▶ **Supplied passage**:
════════════════

Tuesday, 22 July 2008

Five Storage Strategies that *May* Save You Money

Infoworld have a great article here discussing how to save money on storage in these tight times we are experiencing. Here's a summary - with my opinions of course!




  1. Play Hardball with Vendors. Ah if it was only that simple. It may be possible to find another vendor selling hardware marginally cheaper, but are you ready for it? There are few companies who have got their storage deployment to a level where interoperability allows them to take storage from any of a range of vendors. Fewer still who have calculated the cost of migration or the full operating expense for each vendor's product; it isn't all about the hardware cost alone.

  2. Avoid New Purchases By Reclaiming What You Have. So what tools will you use to achieve this? Do you know how and why you are missing storage which can be reclaimed? Storage reclamation is usually an ad-hoc process run when storage gets tight or when admins have the time. Some places may have written scripts to automate the discovery of wastage but it isn't easy. I use my own software tool and can highlight about 10 separate categories but you need to be careful of the law of diminishing returns.

════════════════

▶ **Requirement a**: Copy out the records word for word, from the line containing "Trace right lung. Return masks as SVG." through the end of the records, including both ends.

[Records from a collection]
════════════════

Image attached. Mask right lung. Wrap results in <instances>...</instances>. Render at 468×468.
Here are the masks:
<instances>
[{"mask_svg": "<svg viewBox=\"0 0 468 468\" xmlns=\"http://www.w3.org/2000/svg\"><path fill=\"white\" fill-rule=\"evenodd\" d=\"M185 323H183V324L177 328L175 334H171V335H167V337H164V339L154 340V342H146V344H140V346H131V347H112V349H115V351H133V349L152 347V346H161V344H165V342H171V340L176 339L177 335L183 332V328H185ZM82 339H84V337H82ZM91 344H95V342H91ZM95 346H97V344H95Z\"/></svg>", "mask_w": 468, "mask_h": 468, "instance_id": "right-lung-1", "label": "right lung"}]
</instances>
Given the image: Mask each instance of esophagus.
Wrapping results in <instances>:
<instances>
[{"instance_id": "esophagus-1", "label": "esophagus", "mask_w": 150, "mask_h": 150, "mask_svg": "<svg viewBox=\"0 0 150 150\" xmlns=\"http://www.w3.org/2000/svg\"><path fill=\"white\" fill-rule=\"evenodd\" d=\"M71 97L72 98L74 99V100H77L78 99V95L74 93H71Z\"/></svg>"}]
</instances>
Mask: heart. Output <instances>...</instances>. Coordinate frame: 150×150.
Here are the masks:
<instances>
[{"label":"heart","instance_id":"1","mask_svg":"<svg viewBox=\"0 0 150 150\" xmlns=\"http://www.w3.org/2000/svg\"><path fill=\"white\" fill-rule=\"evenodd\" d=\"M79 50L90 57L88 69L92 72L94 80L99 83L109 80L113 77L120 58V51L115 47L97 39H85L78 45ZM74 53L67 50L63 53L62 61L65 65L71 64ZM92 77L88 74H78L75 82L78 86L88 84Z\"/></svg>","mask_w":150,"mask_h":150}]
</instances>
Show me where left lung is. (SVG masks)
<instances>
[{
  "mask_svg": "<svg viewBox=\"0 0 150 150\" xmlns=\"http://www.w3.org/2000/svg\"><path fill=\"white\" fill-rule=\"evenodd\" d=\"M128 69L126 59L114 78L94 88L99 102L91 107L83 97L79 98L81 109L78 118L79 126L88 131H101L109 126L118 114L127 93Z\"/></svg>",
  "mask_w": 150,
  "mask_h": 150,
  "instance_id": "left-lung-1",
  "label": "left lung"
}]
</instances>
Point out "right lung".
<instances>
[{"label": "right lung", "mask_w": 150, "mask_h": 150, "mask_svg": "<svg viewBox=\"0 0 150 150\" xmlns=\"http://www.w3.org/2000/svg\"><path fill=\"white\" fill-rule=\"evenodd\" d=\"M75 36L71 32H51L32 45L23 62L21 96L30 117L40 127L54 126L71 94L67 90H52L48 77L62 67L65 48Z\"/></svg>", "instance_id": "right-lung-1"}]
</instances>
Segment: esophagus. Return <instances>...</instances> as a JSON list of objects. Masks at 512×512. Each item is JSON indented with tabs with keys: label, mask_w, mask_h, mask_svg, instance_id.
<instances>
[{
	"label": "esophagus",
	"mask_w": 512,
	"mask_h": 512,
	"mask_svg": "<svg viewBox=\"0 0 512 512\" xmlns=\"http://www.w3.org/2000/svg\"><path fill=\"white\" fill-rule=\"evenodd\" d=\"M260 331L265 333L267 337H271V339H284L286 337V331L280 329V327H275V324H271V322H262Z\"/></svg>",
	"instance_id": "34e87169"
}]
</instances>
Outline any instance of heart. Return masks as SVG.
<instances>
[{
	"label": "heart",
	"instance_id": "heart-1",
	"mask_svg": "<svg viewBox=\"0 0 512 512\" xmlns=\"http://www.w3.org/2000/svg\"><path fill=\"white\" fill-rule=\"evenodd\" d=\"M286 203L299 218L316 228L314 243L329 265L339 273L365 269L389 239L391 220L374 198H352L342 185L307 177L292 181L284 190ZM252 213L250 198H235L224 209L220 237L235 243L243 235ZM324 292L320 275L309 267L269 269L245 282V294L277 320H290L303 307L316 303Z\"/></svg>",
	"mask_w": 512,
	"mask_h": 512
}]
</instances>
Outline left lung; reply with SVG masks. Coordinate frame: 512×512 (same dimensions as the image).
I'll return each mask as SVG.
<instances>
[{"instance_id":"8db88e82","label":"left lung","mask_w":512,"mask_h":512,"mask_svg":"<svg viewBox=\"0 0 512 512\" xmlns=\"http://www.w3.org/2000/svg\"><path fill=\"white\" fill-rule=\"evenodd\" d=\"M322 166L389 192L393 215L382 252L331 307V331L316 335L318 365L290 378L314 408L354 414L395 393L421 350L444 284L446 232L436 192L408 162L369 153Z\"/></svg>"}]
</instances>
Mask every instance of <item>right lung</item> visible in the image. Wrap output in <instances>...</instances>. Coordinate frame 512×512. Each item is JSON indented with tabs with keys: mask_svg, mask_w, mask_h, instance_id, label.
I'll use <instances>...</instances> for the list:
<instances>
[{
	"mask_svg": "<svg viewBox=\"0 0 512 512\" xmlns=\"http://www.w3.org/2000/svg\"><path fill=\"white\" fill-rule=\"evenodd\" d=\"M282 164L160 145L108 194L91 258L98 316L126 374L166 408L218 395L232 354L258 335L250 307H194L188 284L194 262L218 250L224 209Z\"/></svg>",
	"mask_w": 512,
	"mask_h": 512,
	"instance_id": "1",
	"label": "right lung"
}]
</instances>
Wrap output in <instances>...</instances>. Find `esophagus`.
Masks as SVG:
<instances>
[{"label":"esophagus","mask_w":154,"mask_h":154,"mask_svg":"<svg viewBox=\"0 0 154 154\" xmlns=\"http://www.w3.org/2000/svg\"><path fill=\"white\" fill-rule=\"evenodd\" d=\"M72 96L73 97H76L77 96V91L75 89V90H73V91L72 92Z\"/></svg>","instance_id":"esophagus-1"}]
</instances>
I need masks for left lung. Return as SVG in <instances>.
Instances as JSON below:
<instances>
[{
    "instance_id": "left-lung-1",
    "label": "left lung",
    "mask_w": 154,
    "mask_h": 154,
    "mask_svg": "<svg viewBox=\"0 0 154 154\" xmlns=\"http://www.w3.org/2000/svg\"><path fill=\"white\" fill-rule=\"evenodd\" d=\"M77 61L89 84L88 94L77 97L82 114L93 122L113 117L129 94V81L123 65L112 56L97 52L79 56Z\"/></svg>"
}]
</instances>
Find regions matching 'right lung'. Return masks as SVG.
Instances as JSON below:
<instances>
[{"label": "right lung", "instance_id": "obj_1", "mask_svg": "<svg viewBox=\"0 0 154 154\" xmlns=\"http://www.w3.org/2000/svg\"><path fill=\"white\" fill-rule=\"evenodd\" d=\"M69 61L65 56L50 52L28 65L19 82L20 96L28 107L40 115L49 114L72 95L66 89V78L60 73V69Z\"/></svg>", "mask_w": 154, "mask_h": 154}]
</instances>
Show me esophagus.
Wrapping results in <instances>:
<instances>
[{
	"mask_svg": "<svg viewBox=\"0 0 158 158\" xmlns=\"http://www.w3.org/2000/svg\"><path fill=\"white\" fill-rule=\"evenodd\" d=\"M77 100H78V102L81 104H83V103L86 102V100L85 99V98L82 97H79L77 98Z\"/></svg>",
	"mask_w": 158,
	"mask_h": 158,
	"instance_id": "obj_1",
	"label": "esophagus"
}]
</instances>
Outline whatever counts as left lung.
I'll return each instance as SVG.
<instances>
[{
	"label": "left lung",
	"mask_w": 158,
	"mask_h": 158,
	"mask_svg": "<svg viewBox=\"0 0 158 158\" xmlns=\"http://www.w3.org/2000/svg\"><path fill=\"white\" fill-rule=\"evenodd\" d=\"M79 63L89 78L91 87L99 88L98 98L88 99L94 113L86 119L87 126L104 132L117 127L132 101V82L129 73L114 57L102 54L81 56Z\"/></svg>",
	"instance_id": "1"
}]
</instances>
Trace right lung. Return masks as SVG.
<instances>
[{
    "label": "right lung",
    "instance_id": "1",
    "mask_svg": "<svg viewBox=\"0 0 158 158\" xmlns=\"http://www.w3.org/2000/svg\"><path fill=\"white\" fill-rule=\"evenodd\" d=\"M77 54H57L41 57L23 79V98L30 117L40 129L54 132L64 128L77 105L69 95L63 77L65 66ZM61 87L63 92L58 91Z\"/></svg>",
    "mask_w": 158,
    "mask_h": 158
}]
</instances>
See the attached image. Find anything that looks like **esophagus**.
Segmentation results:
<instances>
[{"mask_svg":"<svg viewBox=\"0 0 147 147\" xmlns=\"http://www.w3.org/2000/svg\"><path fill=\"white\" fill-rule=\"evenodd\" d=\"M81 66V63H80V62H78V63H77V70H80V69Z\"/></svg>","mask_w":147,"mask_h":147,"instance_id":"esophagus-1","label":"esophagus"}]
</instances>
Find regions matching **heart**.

════════════════

▶ **Requirement b**: Reproduce the storage article from "2. Avoid New" through "of diminishing returns.", inclusive, putting "administrators" in place of "admins".

▶ **Task answer a**:
Trace right lung. Return masks as SVG.
<instances>
[{
    "label": "right lung",
    "instance_id": "1",
    "mask_svg": "<svg viewBox=\"0 0 158 158\" xmlns=\"http://www.w3.org/2000/svg\"><path fill=\"white\" fill-rule=\"evenodd\" d=\"M77 54H57L41 57L23 79V98L30 117L40 129L54 132L64 128L77 105L69 95L63 77L65 66ZM61 87L63 92L58 91Z\"/></svg>",
    "mask_w": 158,
    "mask_h": 158
}]
</instances>
See the attached image. Find anything that looks like **esophagus**.
Segmentation results:
<instances>
[{"mask_svg":"<svg viewBox=\"0 0 147 147\" xmlns=\"http://www.w3.org/2000/svg\"><path fill=\"white\" fill-rule=\"evenodd\" d=\"M81 66V63H80V62H78V63H77V70H80V69Z\"/></svg>","mask_w":147,"mask_h":147,"instance_id":"esophagus-1","label":"esophagus"}]
</instances>
Find regions matching **heart**.

▶ **Task answer b**:
2. Avoid New Purchases By Reclaiming What You Have. So what tools will you use to achieve this? Do you know how and why you are missing storage which can be reclaimed? Storage reclamation is usually an ad-hoc process run when storage gets tight or when administrators have the time. Some places may have written scripts to automate the discovery of wastage but it isn't easy. I use my own software tool and can highlight about 10 separate categories but you need to be careful of the law of diminishing returns.